§ **Document passage**
+-------+

Algorithm PatternStack considers any alternative way of combining partial patterns into a complete pattern only once. It stores the patterns in the \(patterns\) array and keeps only their pids in the stack entries. Every time two patterns are combined to produce a new one, the pids of the combined patterns and that of the jointPattern are kept in the table \(jointPatterns\) (line 4). Another table (\(parentPatterns\) in line 5) associates each pattern MCT \(childP\) with the pattern \(parentP\) produced when \(childP\) is augmented with an edge to the parent node of its root (lines 53–63). These two tables are consulted before any pattern is constructed (lines 38, 54) in order to avoid extending a pattern which has already been extended or combining two patterns that have already been combined. Function addToPatternsIfNotExists() (lines 30, 48) checks if a newly constructed pattern has been constructed before. This function compares the new pattern only with stored patterns having: (a) the same root label path and (b) the same root annotation. The comparison is performed exploiting a unique string representation of each pattern, which uses the label encodings and the annotation bitmaps of the pattern nodes. Function checkIfExistsOrAddToPatterns() returns the existing pid or the new pid assigned to the new pattern added to the array \(patterns\).

+-------+

§ **Recorded data**
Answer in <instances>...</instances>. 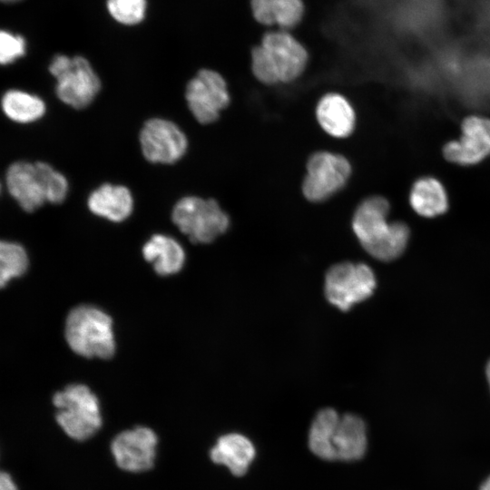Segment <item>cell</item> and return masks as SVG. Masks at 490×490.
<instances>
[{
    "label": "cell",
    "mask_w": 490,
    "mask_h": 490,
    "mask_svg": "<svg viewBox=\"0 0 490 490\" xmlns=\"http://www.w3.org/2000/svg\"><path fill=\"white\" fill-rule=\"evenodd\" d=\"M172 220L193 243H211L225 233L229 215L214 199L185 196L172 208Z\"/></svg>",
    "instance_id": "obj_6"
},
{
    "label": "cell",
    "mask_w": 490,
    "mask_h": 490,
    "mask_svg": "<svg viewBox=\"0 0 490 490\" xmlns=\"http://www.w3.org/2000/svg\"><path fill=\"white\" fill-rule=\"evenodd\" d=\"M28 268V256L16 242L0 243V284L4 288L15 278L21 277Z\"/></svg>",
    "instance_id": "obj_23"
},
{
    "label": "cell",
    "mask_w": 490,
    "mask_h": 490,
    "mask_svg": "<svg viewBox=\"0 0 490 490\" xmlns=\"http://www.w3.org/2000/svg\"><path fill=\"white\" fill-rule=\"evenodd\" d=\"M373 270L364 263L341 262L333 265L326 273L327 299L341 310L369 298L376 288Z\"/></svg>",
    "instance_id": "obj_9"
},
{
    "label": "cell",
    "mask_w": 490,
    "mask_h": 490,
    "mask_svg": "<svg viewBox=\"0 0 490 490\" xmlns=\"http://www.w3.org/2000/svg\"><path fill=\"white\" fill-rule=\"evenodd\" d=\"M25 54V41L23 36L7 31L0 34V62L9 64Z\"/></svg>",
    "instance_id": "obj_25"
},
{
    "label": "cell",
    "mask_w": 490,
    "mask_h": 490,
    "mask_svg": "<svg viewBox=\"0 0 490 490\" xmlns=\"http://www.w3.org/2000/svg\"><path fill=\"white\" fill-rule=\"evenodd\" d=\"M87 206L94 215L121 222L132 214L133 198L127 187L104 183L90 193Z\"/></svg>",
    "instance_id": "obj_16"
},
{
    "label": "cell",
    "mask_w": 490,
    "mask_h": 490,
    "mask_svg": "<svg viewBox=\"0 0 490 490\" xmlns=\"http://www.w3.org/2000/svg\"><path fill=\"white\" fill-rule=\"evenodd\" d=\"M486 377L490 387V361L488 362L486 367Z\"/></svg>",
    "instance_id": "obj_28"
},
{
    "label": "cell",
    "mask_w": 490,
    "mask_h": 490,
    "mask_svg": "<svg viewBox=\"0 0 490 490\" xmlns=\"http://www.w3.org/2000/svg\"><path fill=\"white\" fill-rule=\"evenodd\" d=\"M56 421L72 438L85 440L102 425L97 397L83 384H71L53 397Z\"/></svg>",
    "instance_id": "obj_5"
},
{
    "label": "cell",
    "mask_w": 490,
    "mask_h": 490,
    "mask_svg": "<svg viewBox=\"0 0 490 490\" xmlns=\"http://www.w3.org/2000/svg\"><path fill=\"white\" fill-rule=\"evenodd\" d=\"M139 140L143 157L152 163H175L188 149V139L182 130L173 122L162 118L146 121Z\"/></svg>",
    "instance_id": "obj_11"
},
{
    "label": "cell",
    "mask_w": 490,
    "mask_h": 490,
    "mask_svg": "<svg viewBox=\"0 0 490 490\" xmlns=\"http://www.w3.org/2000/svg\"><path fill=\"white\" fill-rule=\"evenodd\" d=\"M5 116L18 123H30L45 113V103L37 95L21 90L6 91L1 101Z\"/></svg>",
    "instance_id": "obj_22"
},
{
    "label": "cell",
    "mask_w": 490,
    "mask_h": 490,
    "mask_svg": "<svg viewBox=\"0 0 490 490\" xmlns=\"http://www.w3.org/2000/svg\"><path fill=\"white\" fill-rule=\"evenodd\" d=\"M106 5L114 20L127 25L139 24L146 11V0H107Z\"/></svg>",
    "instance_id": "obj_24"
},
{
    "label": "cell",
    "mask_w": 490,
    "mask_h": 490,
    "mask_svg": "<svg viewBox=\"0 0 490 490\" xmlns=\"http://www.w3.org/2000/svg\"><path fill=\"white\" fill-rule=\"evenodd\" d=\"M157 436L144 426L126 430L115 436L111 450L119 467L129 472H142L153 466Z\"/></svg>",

+-------+

§ **Problems to solve**
1 > Answer the following questions about the PatternStack passage, one answer per line, marked (a), (b) and (c):
(a) In which table are the pids of two combined patterns and the pid of the resulting jointPattern kept?
(b) Which two properties must a stored pattern share with a newly constructed pattern for the two to be compared?
(c) What does the unique string representation of each pattern use?
2 > Write a continuation of the passage on the PatternStack algorithm, starting after its final sentence and not drawing on the listing.

§ **Responses to the exercise**
1 >
(a) In the table jointPatterns.
(b) The same root label path and the same root annotation.
(c) The label encodings and the annotation bitmaps of the pattern nodes.

2 >
The example of Fig. 13 shows how PatternStack combines and extends patterns. Patterns P1 and P2 are combined to construct P3. Pattern P3 is extended to produce P4. Pattern P4 combined with P5 produces P6. The figure shows also the encoded labels and label paths as well as the bitmap keyword annotations.

The previous discussion in this section justifies the following proposition.

Proposition 6

The PatternStack algorithm correctly computes all the patterns of a keyword query on the set of inverted lists of an XML tree.

Let \(d\) be the depth of the data tree and \(|S|\) be the total number of nodes in the inverted lists. Each insertion of a node from the inverted lists may require at most \(d\) pops from and \(d\) pushes onto the stack. Let \(p\) be the number of partial patterns a stack entry can contain. When a node is pushed onto the stack, it may be combined with at most \(p\) patterns of the parent stack entry. This takes \(O(p)\) time. When a node is popped from the stack, all its partial patterns are extended with an edge to their parent node (the new top entry in the stack). Assuming all the patterns of the popped node are partial, this takes \(O(p)\). They are also combined with the partial patterns of the parent node to produce new patterns which takes \(O(p^2)\). The whole process takes \(O(|S|dp^2)\).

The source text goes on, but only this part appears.